IA³ modifies activations rather than weight matrices by element-wise rescaling: it learns a small vector of scale factors applied to the keys, values, and feed-forward activations. Trainable parameter count is an order of magnitude smaller than LoRA ($\sim 0.01\%$ of base model parameters). Best suited to scenarios with very limited data or extremely tight VRAM budgets; typically underperforms LoRA on complex tasks.
Full technical depth: FT_02_LoRA_and_PEFT_Variants.
Merging. Because $W = W_0 + BA$ is exact, a LoRA adapter can be fused into the base model weights after training. The merged model is indistinguishable from a fully fine-tuned model at inference and requires no changes to the serving stack. Merging multiple adapters (linear or TIES merging) produces a single model that combines capabilities from multiple fine-tuning runs.
Multi-LoRA serving. When a single base model must serve many tasks simultaneously — each with its own LoRA adapter — loading and unloading adapters per request is impractical. S-LoRA and Punica are systems designed to batch requests across different LoRA adapters efficiently, keeping the base model weights resident on GPU and managing the adapter weights as a separate pool. This is the standard architecture for SaaS fine-tuning platforms. Coverage: FT_02_LoRA_and_PEFT_Variants.
RLHF (Reinforcement Learning from Human Feedback) trains a reward model on human preference pairs and then optimises the language model against that reward using PPO, with a KL penalty to the SFT reference model to prevent reward hacking.

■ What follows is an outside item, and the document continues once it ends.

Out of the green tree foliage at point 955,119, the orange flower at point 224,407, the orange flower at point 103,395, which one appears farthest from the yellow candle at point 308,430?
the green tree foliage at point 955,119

DPO (Direct Preference Optimisation) eliminates the reward model and PPO by reparameterising the RLHF objective in closed form — the language model’s own log-probabilities serve as an implicit reward. DPO trains with a simple binary cross-entropy loss over preference pairs and is substantially more stable.

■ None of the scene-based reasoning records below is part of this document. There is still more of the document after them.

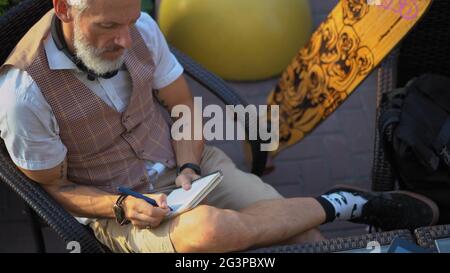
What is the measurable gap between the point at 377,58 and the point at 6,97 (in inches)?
62.1

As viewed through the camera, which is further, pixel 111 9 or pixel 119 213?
pixel 119 213

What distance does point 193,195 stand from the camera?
2133 millimetres

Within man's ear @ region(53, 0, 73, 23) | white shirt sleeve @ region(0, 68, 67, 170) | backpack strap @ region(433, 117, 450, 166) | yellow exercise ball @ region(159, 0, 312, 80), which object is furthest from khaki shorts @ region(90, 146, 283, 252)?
yellow exercise ball @ region(159, 0, 312, 80)

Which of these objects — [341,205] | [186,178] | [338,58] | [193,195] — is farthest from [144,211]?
[338,58]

This file provides context and VRAM framing; see notes/04_alignment_and_trustworthy_ai.md for the alignment synthesis, FT_03_RLHF_and_PPO for the PPO actor-critic detail, and FT_04_DPO_and_Cousins for DPO, IPO, KTO, ORPO, and GRPO.

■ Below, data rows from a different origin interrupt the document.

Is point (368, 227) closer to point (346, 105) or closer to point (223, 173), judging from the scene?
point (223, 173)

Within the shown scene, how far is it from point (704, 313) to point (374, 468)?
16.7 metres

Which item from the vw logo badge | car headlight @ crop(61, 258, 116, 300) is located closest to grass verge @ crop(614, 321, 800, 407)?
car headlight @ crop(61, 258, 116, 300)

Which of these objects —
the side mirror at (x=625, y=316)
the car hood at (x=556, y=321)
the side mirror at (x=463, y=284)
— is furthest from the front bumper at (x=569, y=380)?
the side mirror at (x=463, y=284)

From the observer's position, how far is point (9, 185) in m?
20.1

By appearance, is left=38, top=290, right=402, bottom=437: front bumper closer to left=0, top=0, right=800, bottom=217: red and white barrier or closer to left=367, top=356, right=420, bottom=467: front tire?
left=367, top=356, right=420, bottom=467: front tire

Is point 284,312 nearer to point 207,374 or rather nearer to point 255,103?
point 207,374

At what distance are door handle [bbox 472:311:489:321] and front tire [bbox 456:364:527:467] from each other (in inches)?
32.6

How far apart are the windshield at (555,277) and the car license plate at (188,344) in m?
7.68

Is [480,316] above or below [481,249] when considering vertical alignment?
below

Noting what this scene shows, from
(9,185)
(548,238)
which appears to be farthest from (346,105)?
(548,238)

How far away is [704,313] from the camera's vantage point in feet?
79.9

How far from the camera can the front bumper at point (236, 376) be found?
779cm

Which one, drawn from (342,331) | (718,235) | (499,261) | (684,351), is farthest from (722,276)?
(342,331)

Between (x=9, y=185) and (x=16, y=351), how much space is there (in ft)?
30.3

The hardware in this portfolio is the RTX 3080 (10 GB) and RTX 4000 Ada (20 GB). The following table gives realistic guidance; numbers assume bf16 activations, no tensor parallelism, and standard AdamW/paged-AdamW.
| Configuration | 10 GB (RTX 3080) | 20 GB (RTX 4000 Ada) |
|---|---|---|
| 1B full SFT | Tight (fits with small batch) | Comfortable |
| 3B full SFT | Not feasible | Tight with gradient checkpointing |
| 7B full SFT | Not feasible | Not feasible |
| 1B QLoRA | Comfortable | Comfortable |
| 3B QLoRA | Comfortable | Comfortable |
| 7B QLoRA | Tight (~9–10 GB with r=16) | Comfortable |
| 13B QLoRA | Not feasible (>12 GB) | Tight (~18–20 GB) |
| 7B LoRA (bf16 base) | Not feasible (base alone ~14 GB) | Not feasible |
| DPO on 7B QLoRA | Tight on 10 GB (two model copies) | Feasible |
Key rules of thumb.
| Tool | Primary use | Notes |
|---|---|---|
| TRL (Hugging Face) | SFT, DPO, PPO, GRPO | Standard reference implementation; SFTTrainer, DPOTrainer |
| Axolotl | SFT and PEFT with config files | Wraps TRL; supports QLoRA, DoRA, sample packing, chat templates; well-maintained |
| Unsloth | Fast QLoRA / LoRA | Kernel-level optimisations for attention and MLP; claims 2–5× speedup; works on consumer GPUs |
| torchtune | PyTorch-native SFT and PEFT | Meta’s official fine-tuning library; minimal dependencies; good for understanding internals |
| NeMo Aligner | Full RLHF, DPO, SteerLM on NVIDIA stack | Requires NeMo ecosystem; targets multi-GPU / Slurm deployments; not suited to single-GPU |
| LLaMA-Factory | SFT, LoRA, QLoRA with web UI | Broad model and method support; good for rapid experimentation |
For single-GPU work on the RTX 3080 or RTX 4000 Ada, Axolotl or Unsloth are the practical defaults. TRL is the right choice when you need to understand or modify the training loop directly. NeMo Aligner is out of scope without a multi-GPU cluster.